When Kit Gibo is uncertain about a dog, he keeps his distance and uses binoculars to read a meter.

Photo: David Croxford

Name: Christopher “Kit” Gibo

Job: Meter reader for Hawaiian Electric Co.

Experience: 14 years

Typical Day: HECO has 34 meter readers on Oahu. They meet daily at HECO’s downtown office at 7 a.m. to go over the day’s routes and review safety notes before all heading to the same area.

In a month, they will cover the entire island, moving as a team through neighborhoods. “It helps because not just one person knows the route,” Gibo says. “So if someone is sick or is on vacation, we can all cover.”

They all wear the same blue HECO shirt, pants and covered shoes, and bring binoculars and devices that look like oversize remote controls to record the readings. In one hand, they carry a stick made from a PVC pipe and topped with a tennis ball to ward off dogs, though some readers also carry dog treats.

They park in a neighborhood and walk their routes. One reader wore a pedometer and discovered he had walked eight miles in one day. “It’s good exercise,” Gibo says. “And we get to be outdoors.”

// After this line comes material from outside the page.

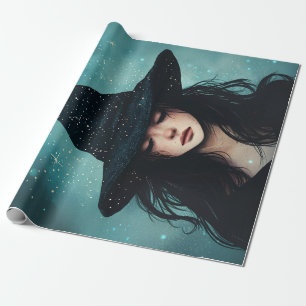 Papier Cadeau Sorcière de nuit Découpage Tissu papier pour meubl
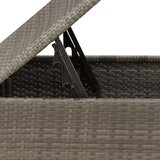  Vrtni tabure s jastukom sivi 55 x 55 x 37 cm od poliratana | shoptok.hr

Hard Days: In the spring of 2006, Hawaii experienced 40 days of rain and flooding, but meter readers still walked their routes. “We had to bring two pairs of shoes (every day) and alternate them. That was no fun at all.”

Challenges: The job’s unpredictability is both appealing and challenging. Meters can be in difficult-to-reach places, such as laundry rooms or toward the back of the home. Some owners provide keys so the readers can get in, but, at other places, readers have to scale walls or use binoculars to read meters. Then there are the dogs. “Sometimes you have loose dogs and you have to go in the yard,” Gibo says. “That can be hard.”

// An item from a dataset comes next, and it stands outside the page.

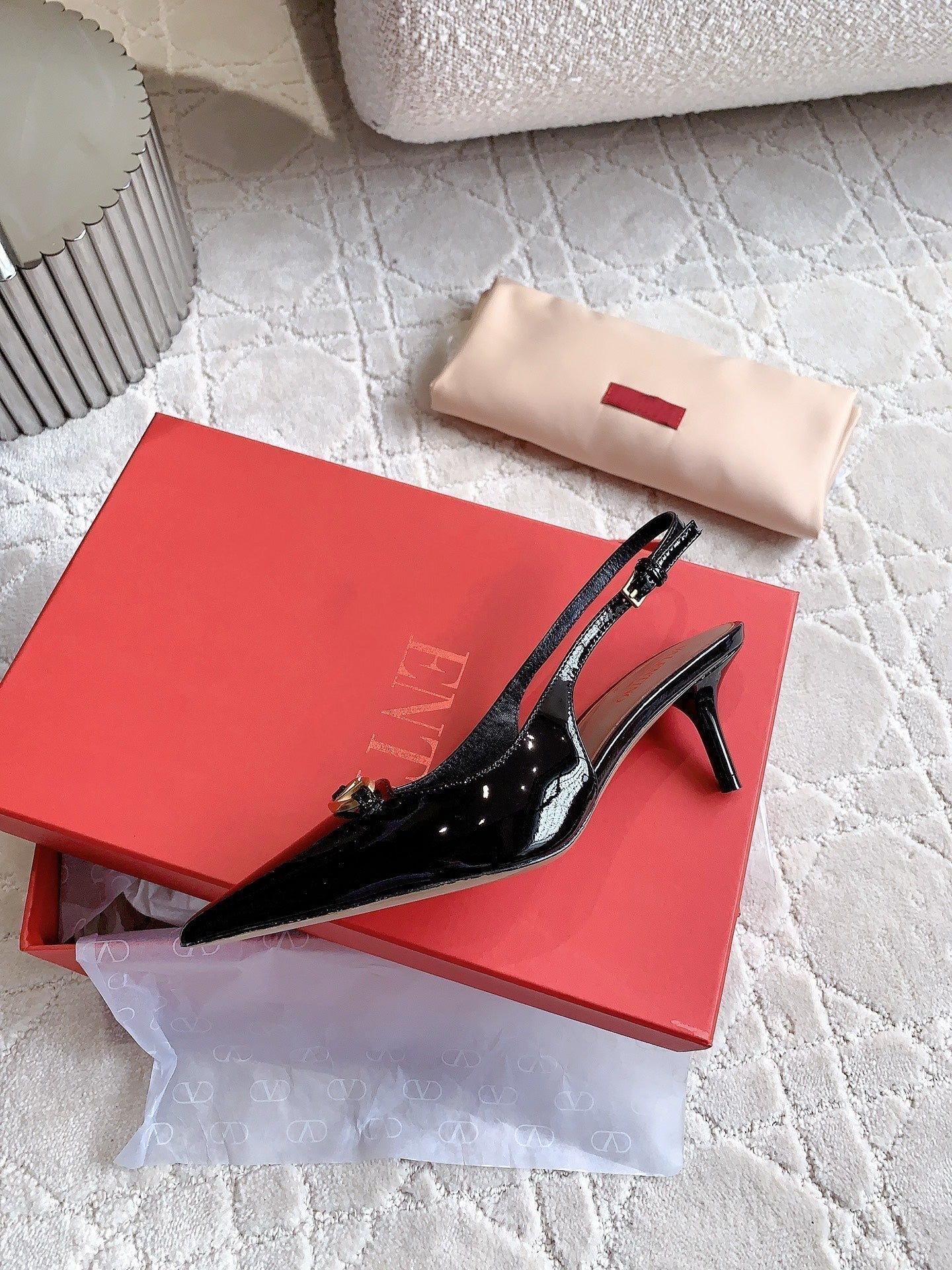 Vlogo Slingback Pump 65MM Shiny Black - 35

Future: Kauai’s electric utility is installing “smart meters” in homes that eliminate the need for meter readers, but HECO says that won’t happen on Oahu until 2017 at the earliest.

Pay: HECO says the hourly pay rate for meter readers is in the low- to mid-$20s, depending on years of service.

Rewards: “The best part of the job is meeting people. I like that I’m pretty much on my own the whole day, just talking with people.”